もう少し話をひっぱれば、なぜイギリスでは、人が幸せそうに見えるのだろうか? もちろん、本当にそんなわけはないのは分かっている。少子高齢化は進行し、産業は低成長、若年層の失業率も高い。だけど、昼間っから年寄りも、家族連れもビールをひっかけ、タクシーの運ちゃんも、ホテルのお姉ちゃんも、バーのバイトのお兄ちゃんも、そして研究者も、皆いきいきと仕事をし、生活している。びっくりするほどに。日本とあまりに違う風景にショックを受けた。
ところで、アメリカの研究者は、「サイエンス」に特化していて、ヨーロッパの研究者はもう少し総合的な知のような形で研究に取り組んでいる、と言ったら大げさか?

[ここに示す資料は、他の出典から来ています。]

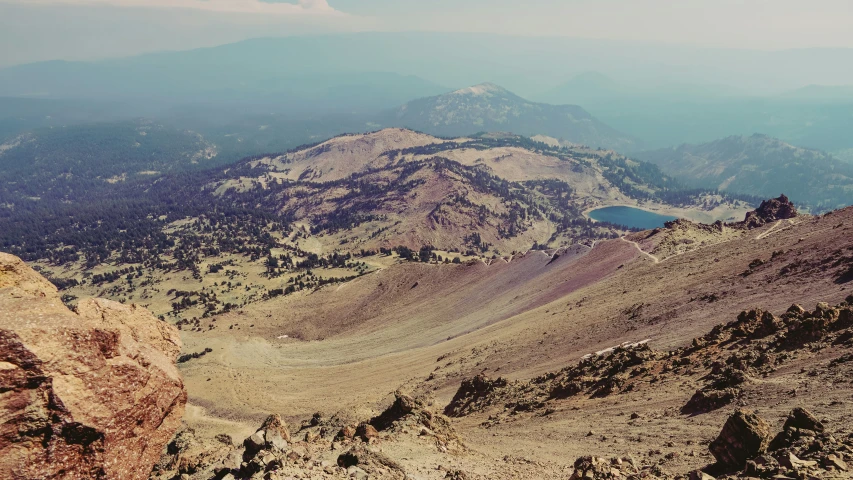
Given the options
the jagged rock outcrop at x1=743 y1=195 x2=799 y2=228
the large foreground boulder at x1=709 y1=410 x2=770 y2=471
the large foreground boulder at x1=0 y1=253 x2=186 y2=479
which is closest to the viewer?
the large foreground boulder at x1=0 y1=253 x2=186 y2=479

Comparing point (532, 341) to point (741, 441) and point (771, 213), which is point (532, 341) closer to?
point (741, 441)

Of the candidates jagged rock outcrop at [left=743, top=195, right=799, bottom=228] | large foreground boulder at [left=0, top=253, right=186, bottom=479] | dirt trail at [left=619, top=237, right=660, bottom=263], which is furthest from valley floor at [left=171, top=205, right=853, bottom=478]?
jagged rock outcrop at [left=743, top=195, right=799, bottom=228]

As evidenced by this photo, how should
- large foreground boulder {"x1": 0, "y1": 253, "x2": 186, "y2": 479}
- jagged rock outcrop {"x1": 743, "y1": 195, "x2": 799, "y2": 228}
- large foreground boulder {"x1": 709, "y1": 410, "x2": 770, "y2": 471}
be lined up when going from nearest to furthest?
1. large foreground boulder {"x1": 0, "y1": 253, "x2": 186, "y2": 479}
2. large foreground boulder {"x1": 709, "y1": 410, "x2": 770, "y2": 471}
3. jagged rock outcrop {"x1": 743, "y1": 195, "x2": 799, "y2": 228}

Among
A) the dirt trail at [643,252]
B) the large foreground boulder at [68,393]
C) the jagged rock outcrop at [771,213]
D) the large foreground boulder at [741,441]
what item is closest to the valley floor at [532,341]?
the dirt trail at [643,252]

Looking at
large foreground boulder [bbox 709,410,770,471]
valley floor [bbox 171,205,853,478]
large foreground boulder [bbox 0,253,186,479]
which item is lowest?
valley floor [bbox 171,205,853,478]

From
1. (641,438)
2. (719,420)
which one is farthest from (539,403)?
(719,420)

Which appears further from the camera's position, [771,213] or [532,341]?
[771,213]

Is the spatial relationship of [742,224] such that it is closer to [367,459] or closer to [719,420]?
[719,420]

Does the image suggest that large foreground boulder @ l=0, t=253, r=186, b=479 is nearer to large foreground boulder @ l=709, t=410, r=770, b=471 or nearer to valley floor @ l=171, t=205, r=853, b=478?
valley floor @ l=171, t=205, r=853, b=478

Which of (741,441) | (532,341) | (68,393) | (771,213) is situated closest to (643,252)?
(532,341)
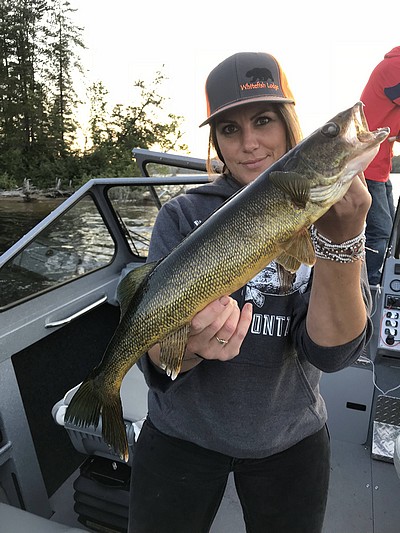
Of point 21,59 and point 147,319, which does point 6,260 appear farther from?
point 21,59

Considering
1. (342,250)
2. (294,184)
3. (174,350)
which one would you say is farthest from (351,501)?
(294,184)

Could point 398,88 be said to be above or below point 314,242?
above

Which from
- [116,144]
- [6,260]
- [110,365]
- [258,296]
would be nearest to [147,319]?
[110,365]

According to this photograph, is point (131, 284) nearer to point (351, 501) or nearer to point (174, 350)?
point (174, 350)

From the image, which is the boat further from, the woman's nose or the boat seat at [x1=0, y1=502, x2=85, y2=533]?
the woman's nose

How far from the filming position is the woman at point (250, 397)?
62.4 inches

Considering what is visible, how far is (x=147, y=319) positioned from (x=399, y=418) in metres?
2.87

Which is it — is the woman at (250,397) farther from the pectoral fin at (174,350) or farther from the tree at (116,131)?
the tree at (116,131)

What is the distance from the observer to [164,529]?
164 centimetres

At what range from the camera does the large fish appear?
4.11ft

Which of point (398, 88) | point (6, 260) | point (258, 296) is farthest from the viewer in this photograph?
point (398, 88)

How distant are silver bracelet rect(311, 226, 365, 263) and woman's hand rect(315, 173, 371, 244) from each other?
0.01m

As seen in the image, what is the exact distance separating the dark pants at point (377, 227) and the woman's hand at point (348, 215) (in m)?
3.32

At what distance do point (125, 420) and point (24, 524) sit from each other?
35.3 inches
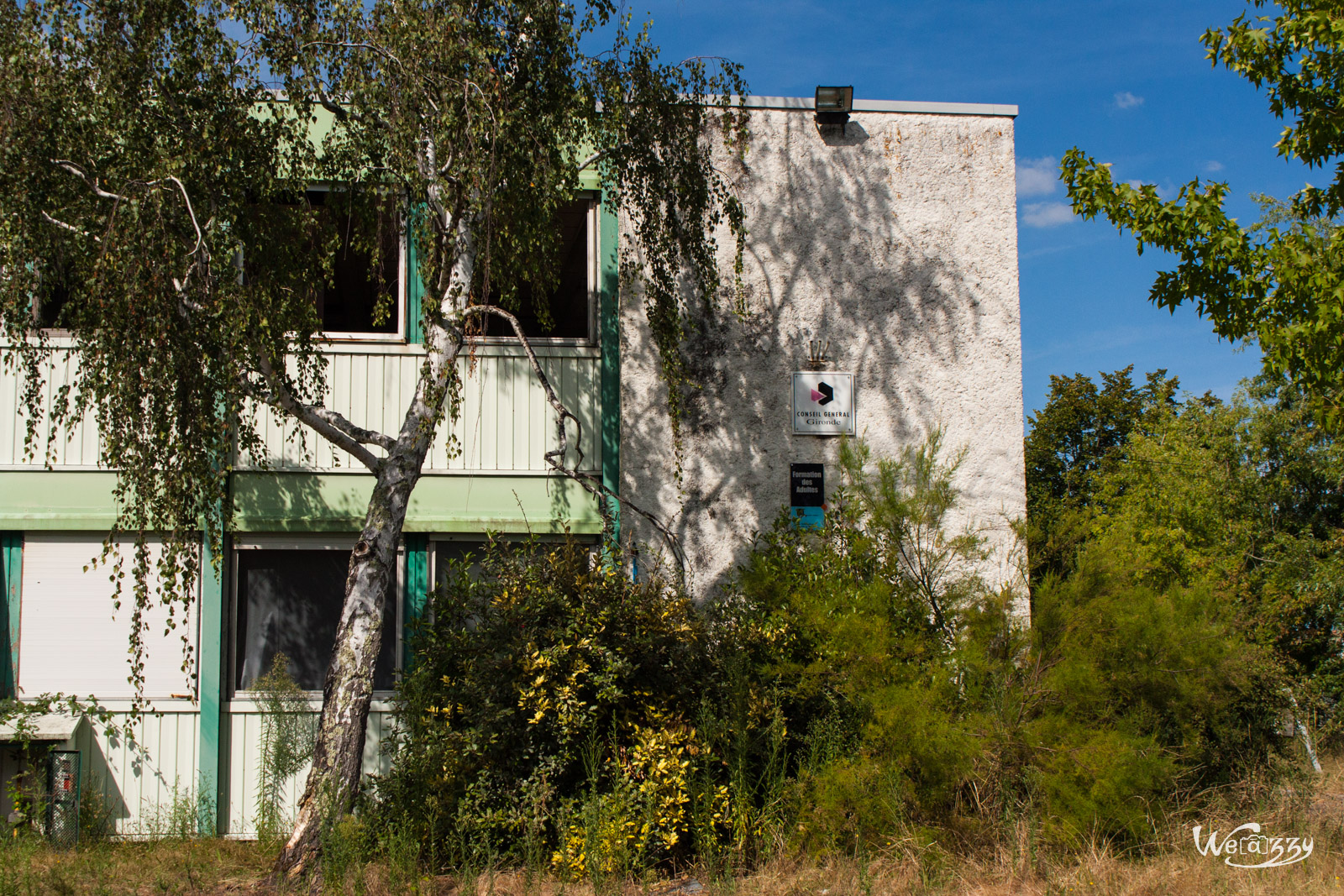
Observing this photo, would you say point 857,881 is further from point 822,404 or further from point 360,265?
point 360,265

ネットワーク・サイエンスの潮流。既に、ネットワークの基本指標を分析し、スケールフリーだ、スモールワールドだ、でOKだった時代は、終わった模様。これから必要なのは、基本指標の意味付けとネットワークのダイナミクスの分析、バラバシの講演でも出てきた「weal tie」の分析、ネットワークの生成原理と外部性の研究といったところだろうか。世界の動向を直接体験できたのはよかった。
帰国しても、特に感慨は感じない。梅雨前線が活発化しているため、快適だったこの時期のイギリスと比べると、格段に蒸し暑くて、雨が降っている。成田のキオスクのおばちゃんに話しかけられた。下町の感じを残した粋のいいおばちゃんだ。NEXの出発まで時間があったので、雑談した。いわく、こんなご時世なのに、海外に行くような金持ち会社の営業の連中は、キオスクでも領収書を発行している。バブルの頃はキオスクの仕事もお金になったけど、最近では時給も安くなって、まじめにやるとバカをみるんだ云々。
善くも悪くもこれが日本。うるわしきかな我が祖国。